BY PIERRE HOME-DOUGLAS
As a crystallographer, Suzanne Fortier got used to viewing the world a little differently from most, examining matter at the atomic and molecular level to understand its underlying structure. But nowadays, she looks out from Ottawa across the global scientific landscape. As head of the Natural Sciences and Engineering Research Council, Canada’s equivalent of the U.S. National Science Foundation, she’s intent on luring the world’s best scientists and engineers to spur Canadian innovation.
Competition for talent is tough, but Fortier learned about high-stakes science from a master. After earning her Ph.D. from McGill University in 1976, she did a postdoc at the Medical Foundation of Buffalo – now the Hauptman-Woodward Medical Research Institute. There, she worked under Herbert Hauptman, who would go on to share the 1985 Nobel Prize in chemistry. It was one of her career’s highlights. Their research used probability theory to develop methodologies for solving crystal structures. While inspired by Hauptman’s appreciation for the beauty and harmony of mathematical equations, she recalls, “the work was leading edge, and the community in the field was international and highly competitive. It was great to learn early on that competition is good. It forces you to aim higher and higher.”
Canada’s outreach has been growing for more than a decade. In 2000, it set up 2,000 research professorships at Canadian universities. Roughly a third were filled by people from outside Canada, including 18 percent from the United States.
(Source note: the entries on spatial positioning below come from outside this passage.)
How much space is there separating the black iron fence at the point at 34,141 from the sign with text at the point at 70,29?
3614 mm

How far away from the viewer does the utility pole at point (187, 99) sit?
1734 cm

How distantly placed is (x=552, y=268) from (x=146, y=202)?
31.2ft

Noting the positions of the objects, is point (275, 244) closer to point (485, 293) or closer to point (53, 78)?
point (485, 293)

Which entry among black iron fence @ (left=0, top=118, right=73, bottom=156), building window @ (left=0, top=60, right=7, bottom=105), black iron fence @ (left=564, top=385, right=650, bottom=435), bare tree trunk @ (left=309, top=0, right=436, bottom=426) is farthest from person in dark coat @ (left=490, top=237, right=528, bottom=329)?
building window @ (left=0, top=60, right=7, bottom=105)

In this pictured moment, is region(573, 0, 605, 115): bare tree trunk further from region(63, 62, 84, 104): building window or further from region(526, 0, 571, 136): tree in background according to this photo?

Since Fortier became president of NSERC, the country has established the Vanier Canada Graduate Scholarship – $50,000 a year tax free for three years at a Canadian university – and the Banting Scholarship for postdoctoral researchers, named after Frederick Banting, the Canadian who discovered insulin.
Unlike NSF, NSERC does not get involved in social science, K-12 education, or providing money for laboratories and equipment. Its focus is threefold, Fortier says: people, “investing in talent, both research chairs, fellowships and scholarships for students”; discovery, “unleashing all the creative power in our researchers and students”; and innovation, “linking all of our talent and discoveries to the benefit of our industrial society.”
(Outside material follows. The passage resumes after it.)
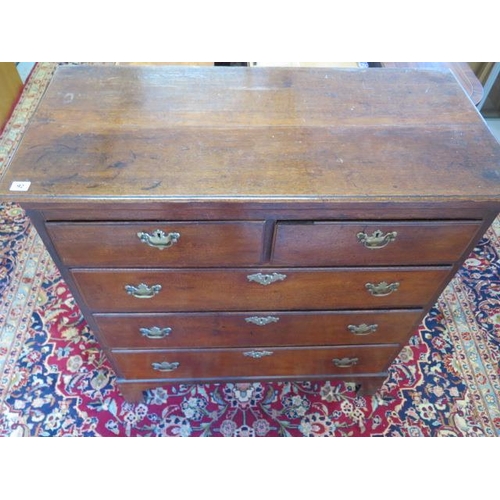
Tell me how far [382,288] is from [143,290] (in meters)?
0.63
Whereas U.S. research agencies are sometimes at pains to justify funding research with obvious commercial applications, NSERC spends a full third of its $1.1 billion budget forging partnerships between industry and academia. It hopes to double the number of companies involved in its research partnership programs with universities to 3,000 in the next five years. Recently NSERC started promoting what Fortier calls a “first date” – relatively short-term R&D collaborations between entrepreneurs and university-based researchers. To aid the process, NSERC has cut the wait time for grant decisions to five weeks. “Companies have no time and money to waste,” Fortier says. “We have to increase our agility and flexibility without compromising on the rigorous processes to make sure that we make good investments.”
Fortier, 62, says she was drawn to science by inspiring teachers in high school. She was introduced to her chosen field at a 1968 science fair. “I did a project on diffraction of sound waves. One of the judges at the fair said, ‘If this is of interest to you, come by my crystallography lab at McGill University.’ I did and found it absolutely fascinating.” She was the first in her family to earn a university degree. After her postdoc, she joined the chemistry department at Queen’s University in Kingston, Ontario, moving later into administration. The word “administrator” doesn’t convey what it takes to guide and empower researchers so they can realize their dreams, she says. “Motivator” says it better.
If part of her current job is to motivate bright researchers to immigrate, the outgoing, personable Fortier does so with a salesman’s flair. Canada, she says, is not just a great place to live, but “a country of opportunities, where talent, commitment, and hard work are the ingredients needed for success.”
Pierre Home-Douglas is a freelance writer based in Montreal.